Ferreri defeated Liberal incumbent Maryam Monsef in the federal election on Sept. 20, ending Monsef’s quest for a third consecutive term as the area’s federal representative in Ottawa. Ferreri’s victory also snapped the riding’s decades-long streak as a bell whether riding.
“I will do my best to represent our riding and I take this responsibility incredibly seriously,” she said on her Facebook page. “We are diverse and keeping peace while maintaining diversity is a challenge but it’s also the essence of democracy.”
Ferreri called it a “huge honour” and “felt the magnitude” to be elected during the ceremony.
On election night she garnered 39 per cent of the votes cast (27,301), ahead of Monsef (35.1 per cent or 24,564 votes), Joy Lachica of the NDP (19 per cent or 13,335 votes), Paul Lawton of the People’s Party of Canada (4.4 per cent or 3,078 votes), Chanté White of the Green Party (2.2 per cent or 1,551 votes) and independent candidate Robert Bowers (0.3 per cent or 226 votes).
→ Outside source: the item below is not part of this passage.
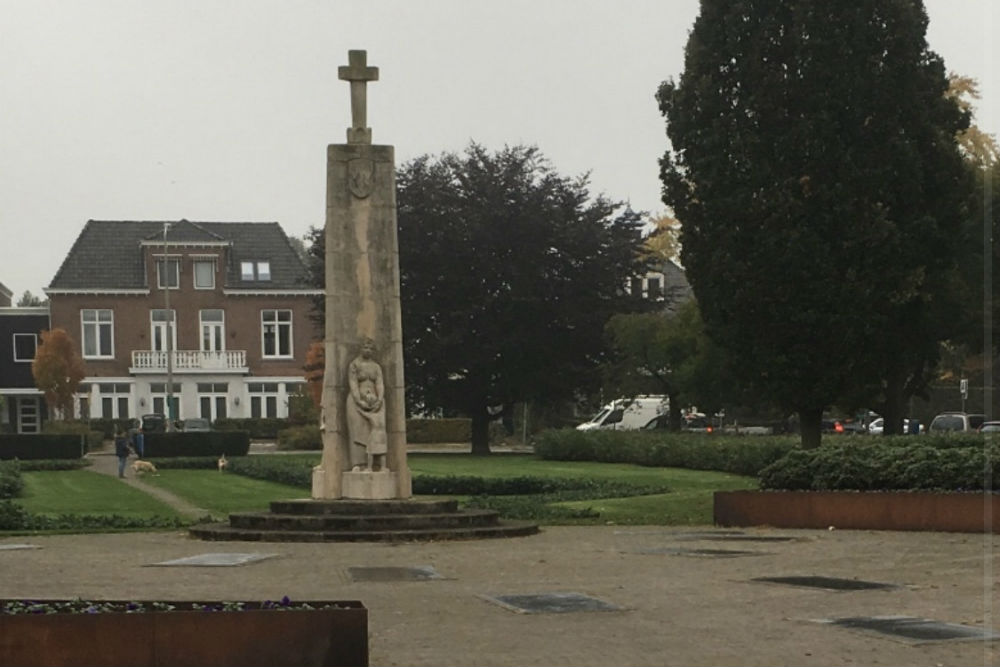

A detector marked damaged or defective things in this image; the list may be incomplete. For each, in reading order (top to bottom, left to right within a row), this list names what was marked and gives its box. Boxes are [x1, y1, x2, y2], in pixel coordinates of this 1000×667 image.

rusted steel planter [716, 488, 996, 536]
rusted steel planter [0, 600, 368, 667]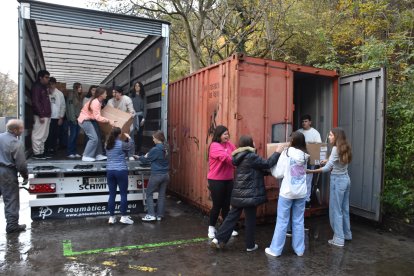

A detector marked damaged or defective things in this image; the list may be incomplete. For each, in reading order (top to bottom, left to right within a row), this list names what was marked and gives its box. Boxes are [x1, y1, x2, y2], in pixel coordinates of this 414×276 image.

rusty container panel [168, 53, 340, 218]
“I will work hard for you Peterborough-Kawartha, I promise,” said Ferreri in a video from Parliament Hill after the ceremony. “I do will my very best. It is a huge honour.”
Ferreri’s constituency office will be at 417 Bethune St. in Peterborough, taking over the same space Monsef used as her constituency office since 2015.
Before being elected Ferreri ran a social media marketing company. She is a former TV anchor/host with CHEX Television in the city before leaving in 2014 (Global News acquired the station in 2017).
Liberal Prime Minister Justin Trudeau will swear in his new cabinet on Oct. 26 and the 44th Parliament will commence in the House of Commons in Ottawa on Nov. 22.
The Liberals hold 160 seats in the House of Commons, followed by the Conservatives with 119, the Block Quebecois with 32, the NDP with 25 and the Green Party holds two.